In subsequent years, the sort of subversiveness and humor that marked what has become a classic began to spill out in everything from picture books to young-adult series.
“Harriet the Spy,” a cheeky update on the Nancy Drew tomes, came out soon after, points out Ms. Horning. Many works with a much more realistic depiction of the childhood experience followed, she says, such as John Steptoe’s 1969 “Stevie,” featuring a young boy’s experience as his family takes in an older foster child.
“In an earlier era, a book like this would probably have focused on the joys of having an older brother,” she says, “rather than exploring the more difficult psychological issues relating to feeling displaced by a newcomer as the book did.”
Sendak was at the heart of a major shift in focus for stories aimed at children, says Teresa Michals, professor of English at George Mason University.
“Children’s literature is always trying to teach something,” she points out, adding that “Where the Wild things Are” is a “monument to that shift.”
The book marked a move toward psychological self-reference, she says.
“Rather than focusing on an explicitly didactic moment, the story is a more realistic depiction of the way a tantrum might actually play out in a home,” she says, adding that even the mother in the tale is not perfect, “but is shown losing her temper as well.”
This is in distinct contrast with the goals of earlier periods, such as the 18th or 19th century.
“A goal in those books might have been teaching children to be kind to animals for instance,” she says. “A worthy goal to be sure,” she adds, but one that reflects what adults think children should learn rather than illuminates their actual experience.
Mr. Sendak is still charging up young authors today.
He understood that the “best way to help his readers overcome their own insecurities was to show other children battling theirs,” says Meg Cabot, author of “The Princess Diaries,” via email.
Sendak showed that “children's books could both entertain and educate, but subtly so. No one closes ‘Where the Wild Things Are’ and realizes they've learned a lesson,” she says, adding that they feel only “a sense of great satisfaction.”

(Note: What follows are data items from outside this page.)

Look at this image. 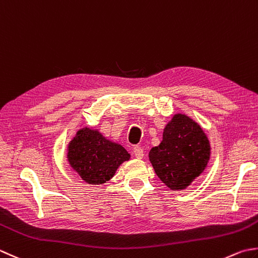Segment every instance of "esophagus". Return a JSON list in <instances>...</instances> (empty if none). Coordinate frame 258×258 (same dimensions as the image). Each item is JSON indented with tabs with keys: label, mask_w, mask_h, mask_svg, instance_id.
<instances>
[{
	"label": "esophagus",
	"mask_w": 258,
	"mask_h": 258,
	"mask_svg": "<svg viewBox=\"0 0 258 258\" xmlns=\"http://www.w3.org/2000/svg\"><path fill=\"white\" fill-rule=\"evenodd\" d=\"M133 152H134V155L136 159H142L144 156V151L142 148H141V146H134Z\"/></svg>",
	"instance_id": "obj_1"
}]
</instances>
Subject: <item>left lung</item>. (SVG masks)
<instances>
[{"label":"left lung","instance_id":"obj_1","mask_svg":"<svg viewBox=\"0 0 258 258\" xmlns=\"http://www.w3.org/2000/svg\"><path fill=\"white\" fill-rule=\"evenodd\" d=\"M149 158L160 180L170 189L181 190L204 172L210 144L198 123L175 114L165 125L162 142L151 149Z\"/></svg>","mask_w":258,"mask_h":258}]
</instances>
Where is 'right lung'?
I'll use <instances>...</instances> for the list:
<instances>
[{"label": "right lung", "mask_w": 258, "mask_h": 258, "mask_svg": "<svg viewBox=\"0 0 258 258\" xmlns=\"http://www.w3.org/2000/svg\"><path fill=\"white\" fill-rule=\"evenodd\" d=\"M67 158L85 182L103 184L113 178L124 161L130 160V154L122 145L104 138L98 131L85 127L70 141Z\"/></svg>", "instance_id": "right-lung-1"}]
</instances>
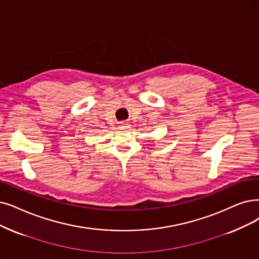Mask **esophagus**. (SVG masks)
I'll return each mask as SVG.
<instances>
[{
  "instance_id": "1",
  "label": "esophagus",
  "mask_w": 259,
  "mask_h": 259,
  "mask_svg": "<svg viewBox=\"0 0 259 259\" xmlns=\"http://www.w3.org/2000/svg\"><path fill=\"white\" fill-rule=\"evenodd\" d=\"M119 127H120V128H125V127H127V124H126L125 122H121V123L119 124Z\"/></svg>"
}]
</instances>
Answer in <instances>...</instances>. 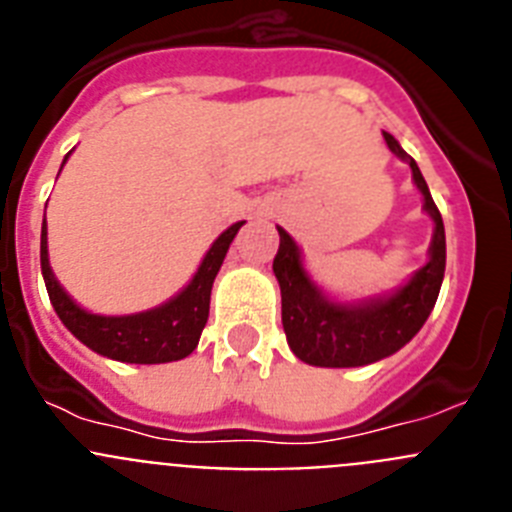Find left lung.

She says she wanted to write books like that, ones that not only entertained, but also helped kids overcome their fears and insecurities.
The lessons of “Wild Things” not only stayed with her from childhood, but opened the door to her own professional success, Ms. Cabot says.
After heading to New York upon graduating college and failing to sell her picture books, she says, “I did what Maurice Sendak taught us all to do – I turned my darkest fears into fiction, and soothed myself.” And, like Sendak, launched a highly successful career that now includes a best-selling book and movie franchise.